[DIRECTIONS]:
Write out, character for character, the line containing "Judging by this" and all lines after it up to the end of the listing.

[Data entries]
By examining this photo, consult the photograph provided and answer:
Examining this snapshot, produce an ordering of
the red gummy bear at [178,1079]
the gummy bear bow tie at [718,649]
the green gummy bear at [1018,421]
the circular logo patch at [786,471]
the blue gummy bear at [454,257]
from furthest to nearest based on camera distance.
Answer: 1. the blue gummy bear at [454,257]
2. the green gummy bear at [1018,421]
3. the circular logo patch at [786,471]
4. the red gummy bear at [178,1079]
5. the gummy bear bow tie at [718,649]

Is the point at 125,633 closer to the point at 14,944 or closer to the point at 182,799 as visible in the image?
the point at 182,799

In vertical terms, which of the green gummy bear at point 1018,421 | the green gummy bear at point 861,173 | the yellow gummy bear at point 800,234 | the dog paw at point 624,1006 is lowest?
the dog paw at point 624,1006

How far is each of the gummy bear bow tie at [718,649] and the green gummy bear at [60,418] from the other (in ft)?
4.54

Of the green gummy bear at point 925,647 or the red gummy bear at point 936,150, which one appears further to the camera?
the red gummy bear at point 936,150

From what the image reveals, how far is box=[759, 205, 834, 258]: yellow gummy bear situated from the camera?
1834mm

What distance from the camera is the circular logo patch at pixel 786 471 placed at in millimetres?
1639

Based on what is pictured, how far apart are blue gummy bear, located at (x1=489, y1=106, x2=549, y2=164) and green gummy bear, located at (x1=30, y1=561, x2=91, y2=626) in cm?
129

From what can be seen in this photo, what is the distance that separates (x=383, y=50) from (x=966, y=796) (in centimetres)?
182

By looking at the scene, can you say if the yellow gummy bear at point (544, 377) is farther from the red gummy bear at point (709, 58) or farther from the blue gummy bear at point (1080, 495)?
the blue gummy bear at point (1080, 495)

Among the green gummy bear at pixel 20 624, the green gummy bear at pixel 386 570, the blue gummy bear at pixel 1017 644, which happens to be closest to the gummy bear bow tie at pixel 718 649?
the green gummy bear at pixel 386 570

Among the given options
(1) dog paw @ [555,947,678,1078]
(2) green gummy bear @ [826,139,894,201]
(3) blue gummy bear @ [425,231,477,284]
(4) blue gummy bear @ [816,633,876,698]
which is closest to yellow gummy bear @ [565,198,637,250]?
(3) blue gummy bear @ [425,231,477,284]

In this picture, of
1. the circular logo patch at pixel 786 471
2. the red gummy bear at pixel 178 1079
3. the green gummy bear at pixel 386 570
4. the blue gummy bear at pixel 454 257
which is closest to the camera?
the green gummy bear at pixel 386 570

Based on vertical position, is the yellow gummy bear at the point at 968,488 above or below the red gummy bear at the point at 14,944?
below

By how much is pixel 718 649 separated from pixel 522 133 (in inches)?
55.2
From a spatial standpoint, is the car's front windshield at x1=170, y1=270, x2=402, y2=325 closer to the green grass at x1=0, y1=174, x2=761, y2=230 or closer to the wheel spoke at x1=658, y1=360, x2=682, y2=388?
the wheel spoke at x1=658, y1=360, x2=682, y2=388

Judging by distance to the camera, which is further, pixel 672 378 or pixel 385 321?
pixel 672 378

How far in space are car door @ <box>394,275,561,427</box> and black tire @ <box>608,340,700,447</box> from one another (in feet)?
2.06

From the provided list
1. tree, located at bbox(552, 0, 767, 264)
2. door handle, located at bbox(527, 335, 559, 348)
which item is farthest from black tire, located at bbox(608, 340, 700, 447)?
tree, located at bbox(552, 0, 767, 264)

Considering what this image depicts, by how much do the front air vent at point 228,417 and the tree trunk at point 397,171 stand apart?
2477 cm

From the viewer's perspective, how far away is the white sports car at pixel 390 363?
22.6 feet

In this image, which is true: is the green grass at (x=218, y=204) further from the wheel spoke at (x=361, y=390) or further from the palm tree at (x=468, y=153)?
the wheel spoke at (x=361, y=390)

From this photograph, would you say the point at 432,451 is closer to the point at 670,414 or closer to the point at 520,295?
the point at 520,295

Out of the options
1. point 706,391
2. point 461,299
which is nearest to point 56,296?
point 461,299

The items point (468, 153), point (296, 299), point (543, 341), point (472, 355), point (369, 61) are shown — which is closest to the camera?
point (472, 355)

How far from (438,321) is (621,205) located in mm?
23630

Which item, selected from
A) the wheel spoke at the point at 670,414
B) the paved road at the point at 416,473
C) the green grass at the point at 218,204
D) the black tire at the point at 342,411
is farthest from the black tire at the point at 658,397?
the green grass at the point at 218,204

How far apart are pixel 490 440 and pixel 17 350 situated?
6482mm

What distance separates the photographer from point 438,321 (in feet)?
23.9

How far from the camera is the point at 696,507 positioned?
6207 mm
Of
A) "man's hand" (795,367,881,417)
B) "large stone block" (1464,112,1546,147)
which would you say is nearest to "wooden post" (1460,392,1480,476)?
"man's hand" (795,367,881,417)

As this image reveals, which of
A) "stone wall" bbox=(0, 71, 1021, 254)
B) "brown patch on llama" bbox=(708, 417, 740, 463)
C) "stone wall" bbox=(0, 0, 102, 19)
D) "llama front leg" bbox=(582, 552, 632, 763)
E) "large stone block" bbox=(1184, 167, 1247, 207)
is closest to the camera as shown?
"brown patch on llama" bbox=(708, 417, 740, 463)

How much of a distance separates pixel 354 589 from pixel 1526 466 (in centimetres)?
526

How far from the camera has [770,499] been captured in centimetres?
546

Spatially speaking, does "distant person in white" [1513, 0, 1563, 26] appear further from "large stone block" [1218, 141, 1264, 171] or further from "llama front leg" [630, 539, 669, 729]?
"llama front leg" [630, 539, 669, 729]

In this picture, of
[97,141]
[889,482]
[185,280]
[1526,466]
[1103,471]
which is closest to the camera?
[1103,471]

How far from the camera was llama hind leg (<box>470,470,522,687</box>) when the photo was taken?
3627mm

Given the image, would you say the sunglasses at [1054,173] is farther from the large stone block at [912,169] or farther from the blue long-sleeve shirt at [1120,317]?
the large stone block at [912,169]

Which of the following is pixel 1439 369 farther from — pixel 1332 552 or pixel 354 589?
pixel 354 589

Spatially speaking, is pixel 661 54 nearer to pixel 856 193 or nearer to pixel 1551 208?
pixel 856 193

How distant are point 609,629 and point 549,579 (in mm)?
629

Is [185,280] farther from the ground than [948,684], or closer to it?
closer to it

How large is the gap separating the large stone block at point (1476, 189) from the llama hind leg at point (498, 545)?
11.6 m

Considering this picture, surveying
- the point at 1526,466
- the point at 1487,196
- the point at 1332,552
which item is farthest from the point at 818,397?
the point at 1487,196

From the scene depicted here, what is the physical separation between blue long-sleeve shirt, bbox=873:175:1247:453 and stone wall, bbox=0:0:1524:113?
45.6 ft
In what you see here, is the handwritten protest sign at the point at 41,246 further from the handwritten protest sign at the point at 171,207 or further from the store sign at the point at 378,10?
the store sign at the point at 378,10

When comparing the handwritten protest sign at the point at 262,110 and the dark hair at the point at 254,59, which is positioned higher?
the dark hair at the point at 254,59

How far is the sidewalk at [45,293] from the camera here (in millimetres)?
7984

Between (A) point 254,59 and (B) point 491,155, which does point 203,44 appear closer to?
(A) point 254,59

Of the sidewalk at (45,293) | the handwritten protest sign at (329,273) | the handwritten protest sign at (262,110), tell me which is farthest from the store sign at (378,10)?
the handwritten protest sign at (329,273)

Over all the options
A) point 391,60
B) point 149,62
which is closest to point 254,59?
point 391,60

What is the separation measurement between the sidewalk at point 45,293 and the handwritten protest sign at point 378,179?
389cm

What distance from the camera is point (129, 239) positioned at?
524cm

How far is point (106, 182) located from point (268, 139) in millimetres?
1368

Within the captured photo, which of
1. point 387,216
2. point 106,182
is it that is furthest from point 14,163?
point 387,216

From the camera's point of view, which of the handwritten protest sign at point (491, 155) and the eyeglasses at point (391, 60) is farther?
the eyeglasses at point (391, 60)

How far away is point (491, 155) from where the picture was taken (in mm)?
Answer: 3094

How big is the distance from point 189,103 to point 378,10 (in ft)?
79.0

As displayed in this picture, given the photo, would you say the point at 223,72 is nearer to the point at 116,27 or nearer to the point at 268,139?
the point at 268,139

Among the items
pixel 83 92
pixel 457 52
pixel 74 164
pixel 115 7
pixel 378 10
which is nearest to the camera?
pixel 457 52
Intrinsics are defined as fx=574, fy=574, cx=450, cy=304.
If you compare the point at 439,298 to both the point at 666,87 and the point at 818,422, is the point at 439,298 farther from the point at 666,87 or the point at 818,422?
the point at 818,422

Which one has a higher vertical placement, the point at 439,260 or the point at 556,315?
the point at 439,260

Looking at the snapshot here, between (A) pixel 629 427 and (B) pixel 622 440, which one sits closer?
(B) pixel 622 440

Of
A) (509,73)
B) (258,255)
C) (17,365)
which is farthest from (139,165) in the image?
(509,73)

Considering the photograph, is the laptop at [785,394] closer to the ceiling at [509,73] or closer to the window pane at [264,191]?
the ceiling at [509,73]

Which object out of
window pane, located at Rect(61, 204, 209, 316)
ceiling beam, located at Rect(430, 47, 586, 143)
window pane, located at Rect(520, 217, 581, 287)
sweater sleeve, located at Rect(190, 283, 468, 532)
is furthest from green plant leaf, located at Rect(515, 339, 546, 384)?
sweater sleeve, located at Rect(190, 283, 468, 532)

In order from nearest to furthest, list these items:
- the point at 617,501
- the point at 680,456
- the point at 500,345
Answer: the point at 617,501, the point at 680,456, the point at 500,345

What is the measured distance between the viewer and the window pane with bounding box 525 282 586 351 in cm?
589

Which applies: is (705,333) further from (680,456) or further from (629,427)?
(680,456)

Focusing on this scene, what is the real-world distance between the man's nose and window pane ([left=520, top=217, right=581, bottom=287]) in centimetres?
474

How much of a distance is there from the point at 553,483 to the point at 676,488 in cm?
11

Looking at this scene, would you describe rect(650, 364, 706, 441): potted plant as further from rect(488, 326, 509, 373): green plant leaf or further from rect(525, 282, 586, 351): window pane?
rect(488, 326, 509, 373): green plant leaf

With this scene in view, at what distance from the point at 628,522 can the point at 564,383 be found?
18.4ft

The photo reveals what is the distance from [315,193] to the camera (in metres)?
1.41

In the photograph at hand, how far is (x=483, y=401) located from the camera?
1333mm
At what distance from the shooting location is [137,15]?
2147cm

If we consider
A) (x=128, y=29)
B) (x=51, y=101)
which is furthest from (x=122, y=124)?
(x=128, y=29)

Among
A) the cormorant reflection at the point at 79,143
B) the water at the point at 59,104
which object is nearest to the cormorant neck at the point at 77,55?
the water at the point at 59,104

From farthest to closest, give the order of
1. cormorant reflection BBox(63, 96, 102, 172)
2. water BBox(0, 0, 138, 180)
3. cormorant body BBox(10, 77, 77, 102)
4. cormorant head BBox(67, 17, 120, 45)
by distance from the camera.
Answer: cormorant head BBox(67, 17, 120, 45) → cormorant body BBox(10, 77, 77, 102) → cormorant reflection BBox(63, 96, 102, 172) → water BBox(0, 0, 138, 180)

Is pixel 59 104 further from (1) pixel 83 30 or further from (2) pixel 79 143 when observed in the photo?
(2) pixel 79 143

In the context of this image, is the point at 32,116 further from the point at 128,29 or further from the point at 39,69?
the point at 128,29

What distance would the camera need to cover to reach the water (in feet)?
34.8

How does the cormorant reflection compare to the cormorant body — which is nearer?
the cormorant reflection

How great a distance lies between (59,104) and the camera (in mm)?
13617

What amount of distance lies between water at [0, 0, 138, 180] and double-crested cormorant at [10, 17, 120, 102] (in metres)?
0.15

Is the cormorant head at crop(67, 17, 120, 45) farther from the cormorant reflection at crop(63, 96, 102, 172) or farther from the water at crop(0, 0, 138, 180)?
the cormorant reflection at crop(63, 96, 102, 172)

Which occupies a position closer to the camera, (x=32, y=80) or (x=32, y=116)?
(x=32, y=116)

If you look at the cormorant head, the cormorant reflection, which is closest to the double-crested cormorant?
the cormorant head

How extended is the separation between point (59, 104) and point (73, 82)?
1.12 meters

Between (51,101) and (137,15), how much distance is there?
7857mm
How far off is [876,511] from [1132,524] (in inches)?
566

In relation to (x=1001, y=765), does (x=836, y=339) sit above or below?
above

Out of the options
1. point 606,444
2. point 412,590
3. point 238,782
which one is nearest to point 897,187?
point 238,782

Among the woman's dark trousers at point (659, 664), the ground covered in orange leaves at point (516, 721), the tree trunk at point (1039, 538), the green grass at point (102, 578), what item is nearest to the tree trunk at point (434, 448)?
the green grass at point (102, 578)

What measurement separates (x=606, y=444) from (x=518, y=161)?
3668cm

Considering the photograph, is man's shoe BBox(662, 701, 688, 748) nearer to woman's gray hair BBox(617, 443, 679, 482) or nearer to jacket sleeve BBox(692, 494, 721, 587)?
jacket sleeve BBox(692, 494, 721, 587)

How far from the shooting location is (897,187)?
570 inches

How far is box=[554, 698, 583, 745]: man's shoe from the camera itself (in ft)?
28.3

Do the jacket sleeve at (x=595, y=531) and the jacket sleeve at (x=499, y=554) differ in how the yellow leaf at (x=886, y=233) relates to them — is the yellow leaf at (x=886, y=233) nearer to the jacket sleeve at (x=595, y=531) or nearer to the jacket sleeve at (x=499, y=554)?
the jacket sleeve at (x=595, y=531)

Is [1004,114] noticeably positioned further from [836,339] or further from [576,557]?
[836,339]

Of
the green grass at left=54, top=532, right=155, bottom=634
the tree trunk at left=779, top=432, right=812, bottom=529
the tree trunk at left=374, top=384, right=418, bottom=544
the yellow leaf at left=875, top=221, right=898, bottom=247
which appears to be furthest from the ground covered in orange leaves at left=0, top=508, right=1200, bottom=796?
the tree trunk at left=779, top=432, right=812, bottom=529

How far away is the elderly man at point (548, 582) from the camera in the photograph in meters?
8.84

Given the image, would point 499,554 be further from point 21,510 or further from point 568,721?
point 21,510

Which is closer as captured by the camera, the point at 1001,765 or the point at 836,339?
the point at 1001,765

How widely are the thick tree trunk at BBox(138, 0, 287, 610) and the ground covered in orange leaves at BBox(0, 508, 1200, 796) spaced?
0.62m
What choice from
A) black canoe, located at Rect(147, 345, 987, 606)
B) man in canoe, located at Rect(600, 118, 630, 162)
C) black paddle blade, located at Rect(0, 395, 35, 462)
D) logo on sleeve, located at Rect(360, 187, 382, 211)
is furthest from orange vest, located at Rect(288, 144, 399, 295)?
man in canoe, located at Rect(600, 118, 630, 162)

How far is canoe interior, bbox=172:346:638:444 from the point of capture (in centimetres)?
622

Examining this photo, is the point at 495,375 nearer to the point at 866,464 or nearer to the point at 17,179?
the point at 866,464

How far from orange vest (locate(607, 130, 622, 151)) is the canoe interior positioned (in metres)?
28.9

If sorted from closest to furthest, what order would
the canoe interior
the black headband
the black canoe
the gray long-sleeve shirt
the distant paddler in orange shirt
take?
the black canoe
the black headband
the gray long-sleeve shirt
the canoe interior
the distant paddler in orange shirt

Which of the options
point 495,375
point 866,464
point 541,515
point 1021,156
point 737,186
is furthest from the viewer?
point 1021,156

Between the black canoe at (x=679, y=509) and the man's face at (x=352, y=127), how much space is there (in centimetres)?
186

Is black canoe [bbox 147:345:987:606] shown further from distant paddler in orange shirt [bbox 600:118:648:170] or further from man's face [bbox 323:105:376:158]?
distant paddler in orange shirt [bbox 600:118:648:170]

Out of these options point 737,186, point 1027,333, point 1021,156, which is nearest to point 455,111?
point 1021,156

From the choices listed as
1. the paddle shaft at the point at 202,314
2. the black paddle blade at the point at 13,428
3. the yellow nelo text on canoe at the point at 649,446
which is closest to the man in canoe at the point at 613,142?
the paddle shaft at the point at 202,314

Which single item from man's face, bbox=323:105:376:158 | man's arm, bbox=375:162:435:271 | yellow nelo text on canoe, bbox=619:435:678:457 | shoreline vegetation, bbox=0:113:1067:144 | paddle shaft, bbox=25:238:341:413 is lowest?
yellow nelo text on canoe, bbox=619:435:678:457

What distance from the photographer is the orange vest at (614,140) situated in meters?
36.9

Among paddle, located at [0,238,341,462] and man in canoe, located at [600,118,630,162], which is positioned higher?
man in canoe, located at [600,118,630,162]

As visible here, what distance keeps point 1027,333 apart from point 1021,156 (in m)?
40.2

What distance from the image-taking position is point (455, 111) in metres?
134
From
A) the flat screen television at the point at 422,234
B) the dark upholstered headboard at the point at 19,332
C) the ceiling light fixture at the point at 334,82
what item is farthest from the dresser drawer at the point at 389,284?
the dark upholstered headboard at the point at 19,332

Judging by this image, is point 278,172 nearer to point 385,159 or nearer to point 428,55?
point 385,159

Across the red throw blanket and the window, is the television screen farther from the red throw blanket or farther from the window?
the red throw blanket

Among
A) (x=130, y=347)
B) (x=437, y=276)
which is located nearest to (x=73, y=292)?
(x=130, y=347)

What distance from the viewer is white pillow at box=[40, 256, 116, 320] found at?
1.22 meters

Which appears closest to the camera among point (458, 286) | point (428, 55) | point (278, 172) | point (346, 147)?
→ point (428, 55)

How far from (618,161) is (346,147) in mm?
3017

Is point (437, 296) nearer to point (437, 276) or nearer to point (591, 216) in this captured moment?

[ANSWER FOR THE TASK]:
Judging by this image, is point 278,172 nearer to point 385,159 or nearer to point 428,55?
point 385,159

Across the red throw blanket and the window, is the television screen farther from the red throw blanket or farther from the window?
the red throw blanket

Among
A) (x=130, y=347)
B) (x=437, y=276)
which is located nearest to (x=73, y=292)?
(x=130, y=347)

What distance from the viewer is white pillow at box=[40, 256, 116, 320] found at?
1.22 meters

Which appears closest to the camera among point (458, 286) | point (428, 55) | point (278, 172) | point (346, 147)?
→ point (428, 55)

How far from (618,161) is (346,147) in mm?
3017

Is point (437, 296) nearer to point (437, 276) or nearer to point (591, 216) in this captured moment?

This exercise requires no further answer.